TOCGen is a utility that generates a Table of Contents (TOC) for an XHTML document, and stores the TOC into the document. TOCGen uses the HTML headings in the document (<h1>, <h2>, etc.) to create the TOC.

The table of contents in this document was created with TOCGen.

Getting TOCGen

2 TOCGen Operation

This section describes what TOCGen does (installing and running TOCGen are described in detail later in this document). When you run TOCGen it:

  1. Reads the input file and locates all of the hN HTML headings.

  2. Computes the table of contents heading number for each heading. These numbers are dotted decimal numbers, for example: 1, 1.1, 1.2, 1.2.1, 1.3, etc.

  3. Adjusts each heading in the following way:


    For example, here is a heading from sample-input.html:

    <h5>Japanese <i>chestnut</i></h5>

    And here is the same heading in sample-output.html:

    <h5>2.1.1 Japanese <i>chestnut</i> <a id="toc-2.1.1"></a></h5>

  4. Computes the table of contents entry text. The TOC entry consists of the computed heading number, plus the heading text. Only the heading text is extracted, any formatting is discarded. For the above example heading, the computed text for the table of contents entry is:

    2.1.1 Japanese chestnut

  5. Formats the table of contents data using an XSLT stylesheet (you can modify this stylesheet to adjust the formatting - this is discussed later). This makes each TOC entry a hyperlink that links to the corresponding heading in the body of the document. For our example entry, this results in a final TOC entry like this:

    <p style="margin-top: 0; margin-bottom: 0.3em;"><a style="margin-left: 4em;" href="#toc-2.1.1">2.1.1 Japanese chestnut</a></p>

  6. Merges the formatted table of contents into the source document. The contents are placed in a position that you specify with a div tag in the source document (described in more detail below). All existing data (if any) within the div placeholder is simply replaced each time you run TOCGen. This allows "round trip" editing - you can generate a TOC, and use the generated file as your new source file. Then you can continue re-editing and re-generating, replacing the source file each time. Once you have confirmed that you like the generated file that TOCGen produces, there is no need to retain the original source file.
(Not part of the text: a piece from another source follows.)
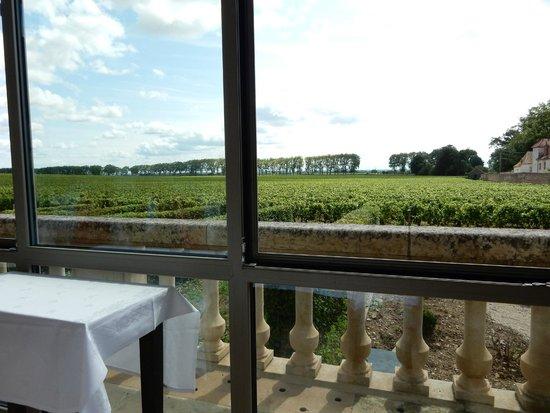 Restaurant Christophe Quéant : Vista dalla terrazza vetrata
  7. Writes the modified source document containing the generated-and-merged table of contents to the output file.

3 TOCGen Document Requirements

There are some requirements for the structure and content of the source documents that you provide to TOCGen.

3.1 XHTML

TOCGen requires an XHTML input file; that is, an HTML document that is well-formed XML. According to the XHTML specification : "XHTML is a family of current and future document types and modules that reproduce, subset, and extend HTML 4". You can read the spec for further details, but for purposes of TOCGen, we only care that the input document is well-formed XML so that we can manipulate it with standard XML utilities.

For example, the following text is valid HTML but not valid XHTML:

<p>This is line one<br>This is line two

while the following text is valid XHTML:

<p>This is line one<br />This is line two</p>

Notice that in the second text:

You may have some existing HTML (non-XHTML) documents to which you want to add contents. Or, you may find it easier to write and edit documents in HTML format rather than in the stricter XHTML. In these cases, you need to convert your HTML documents to XHTML before running TOCGen. This can be done by hand, of course, but it is rather tedious and error-prone.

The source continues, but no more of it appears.